## Trecho
Paulo então dá uma ordem clara: “Expulsem da comunhão aquele que fez isso” (5.2). A igreja deveria agir para preservar sua pureza e seu testemunho.
2. A disciplina e a esperança do arrependimento (1 Coríntios 5.3-5)
Apesar de estar ausente fisicamente, Paulo afirma: “Estou com vocês em espírito. E já condenei aquele que fez isso, como se estivesse presente” (5.3).
Ele orienta que, ao se reunirem em nome de Jesus, deveriam entregar o homem a Satanás, “para que o corpo seja destruído, e seu espírito seja salvo no dia do Senhor” (5.5).
Essa expressão pode soar dura, mas Kistemaker explica que “entregar a Satanás” significava retirar o homem da proteção e comunhão da igreja, expondo-o ao sofrimento, com o propósito de levá-lo ao arrependimento (KISTEMAKER, 2014, p. 206). Não se trata de condenação final, mas de disciplina corretiva.
O objetivo não é a destruição total, mas a salvação do espírito. Assim como o pai do filho pródigo permitiu que ele experimentasse as consequências de suas escolhas para que finalmente se arrependesse, a disciplina aqui visa restaurar o pecador.
3. A ilustração do fermento e a santidade da igreja (1 Coríntios 5.6-8)
Paulo usa uma imagem familiar aos judeus: “Vocês não sabem que um pouco de fermento faz toda a massa ficar fermentada?” (5.6). O fermento representa o pecado, que, se tolerado, contamina toda a igreja.
Ele então ordena: “Livrem-se do fermento velho, para que sejam massa nova, sem fermento, como realmente são. Pois Cristo, nosso Cordeiro pascal, foi sacrificado” (5.7).
Essa referência à Páscoa remonta ao Êxodo, quando os israelitas deveriam remover todo o fermento de suas casas antes de celebrar a libertação (Êxodo 12.15). Do mesmo modo, nós, que fomos libertos pelo sacrifício de Cristo, devemos nos purificar de todo o pecado.
Paulo conclui: “Celebremos a festa, não com o fermento da maldade e da perversidade, mas com os pães sem fermento da sinceridade e da verdade” (5.8). A vida cristã é uma celebração contínua de pureza, sinceridade e compromisso com a verdade.
4. Separação dos que se dizem irmãos e vivem no pecado (1 Coríntios 5.9-11)
Paulo lembra que já havia escrito para que não se associassem com pessoas imorais (5.9), mas os coríntios interpretaram mal, achando que deveriam se isolar do mundo.
O apóstolo esclarece: “Não me refiro aos imorais deste mundo, nem aos avarentos, aos ladrões ou aos idólatras. Se assim fosse, vocês precisariam sair deste mundo” (5.10).

## Dados fornecidos
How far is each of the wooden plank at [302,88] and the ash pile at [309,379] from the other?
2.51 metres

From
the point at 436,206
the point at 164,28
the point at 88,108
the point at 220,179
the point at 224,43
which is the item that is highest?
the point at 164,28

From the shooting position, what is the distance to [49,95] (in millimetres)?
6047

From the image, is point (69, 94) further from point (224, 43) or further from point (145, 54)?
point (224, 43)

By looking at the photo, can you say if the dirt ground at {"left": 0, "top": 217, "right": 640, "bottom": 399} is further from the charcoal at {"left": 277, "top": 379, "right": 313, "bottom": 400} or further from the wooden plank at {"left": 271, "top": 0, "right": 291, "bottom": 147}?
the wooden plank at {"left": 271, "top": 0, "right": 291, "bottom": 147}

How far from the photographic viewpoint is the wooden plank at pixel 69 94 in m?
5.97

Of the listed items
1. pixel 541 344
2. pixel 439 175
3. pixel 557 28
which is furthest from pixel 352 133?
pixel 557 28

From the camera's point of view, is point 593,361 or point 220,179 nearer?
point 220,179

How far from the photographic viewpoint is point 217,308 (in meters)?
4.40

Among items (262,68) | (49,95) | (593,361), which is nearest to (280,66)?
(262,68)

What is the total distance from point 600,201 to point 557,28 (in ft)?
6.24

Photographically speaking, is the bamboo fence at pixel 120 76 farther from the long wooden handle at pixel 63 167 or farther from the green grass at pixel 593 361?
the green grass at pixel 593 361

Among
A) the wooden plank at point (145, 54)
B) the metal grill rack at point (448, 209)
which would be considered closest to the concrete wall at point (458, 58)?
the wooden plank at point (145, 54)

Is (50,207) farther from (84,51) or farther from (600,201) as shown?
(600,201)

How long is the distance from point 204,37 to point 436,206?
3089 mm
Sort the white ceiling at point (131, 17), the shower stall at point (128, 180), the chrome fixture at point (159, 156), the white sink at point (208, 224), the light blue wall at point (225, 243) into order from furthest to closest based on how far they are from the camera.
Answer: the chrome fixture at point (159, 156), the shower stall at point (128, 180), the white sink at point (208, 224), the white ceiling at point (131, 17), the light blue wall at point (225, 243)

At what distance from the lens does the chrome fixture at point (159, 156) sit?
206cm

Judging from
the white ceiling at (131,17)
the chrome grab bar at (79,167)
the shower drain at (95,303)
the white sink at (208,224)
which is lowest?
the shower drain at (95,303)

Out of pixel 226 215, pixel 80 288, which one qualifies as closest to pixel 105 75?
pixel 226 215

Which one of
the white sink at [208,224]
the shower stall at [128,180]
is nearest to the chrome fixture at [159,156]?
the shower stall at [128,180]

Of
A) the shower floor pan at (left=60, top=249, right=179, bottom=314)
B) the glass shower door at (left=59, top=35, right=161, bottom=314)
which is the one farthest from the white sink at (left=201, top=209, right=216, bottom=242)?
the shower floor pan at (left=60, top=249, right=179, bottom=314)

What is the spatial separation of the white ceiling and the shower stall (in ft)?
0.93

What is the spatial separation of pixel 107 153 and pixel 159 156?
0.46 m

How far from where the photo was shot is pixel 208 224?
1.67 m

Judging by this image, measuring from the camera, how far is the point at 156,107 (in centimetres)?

## Suas tarefas
**1.** Responda com base no trecho:
(a) Segundo Kistemaker, o que significava "entregar a Satanás"?
(b) O que o fermento representa?
(c) Como os coríntios interpretaram mal o que Paulo já havia escrito sobre não se associarem com pessoas imorais?
**2.** Organize em uma tabela Markdown, com as colunas Posição e Texto, as linhas dos dados fornecidos, começando na que contém "What is the spatial separation of pixel" e indo até o fim dos dados. Deixe de fora as linhas em branco.
O trecho e as linhas dos dados não têm nenhuma relação entre si.

## Respostas por tarefa
**1.**
(a) Significava retirar o homem da proteção e comunhão da igreja, expondo-o ao sofrimento, com o propósito de levá-lo ao arrependimento.
(b) O fermento representa o pecado, que, se tolerado, contamina toda a igreja.
(c) Acharam que deveriam se isolar do mundo.

**2.**
| Posição | Texto |
|---|---|
| 1 | What is the spatial separation of pixel 107 153 and pixel 159 156? |
| 2 | 0.46 m |
| 3 | How far from where the photo was shot is pixel 208 224? |
| 4 | 1.67 m |
| 5 | Judging by this image, measuring from the camera, how far is the point at 156,107 (in centimetres)? |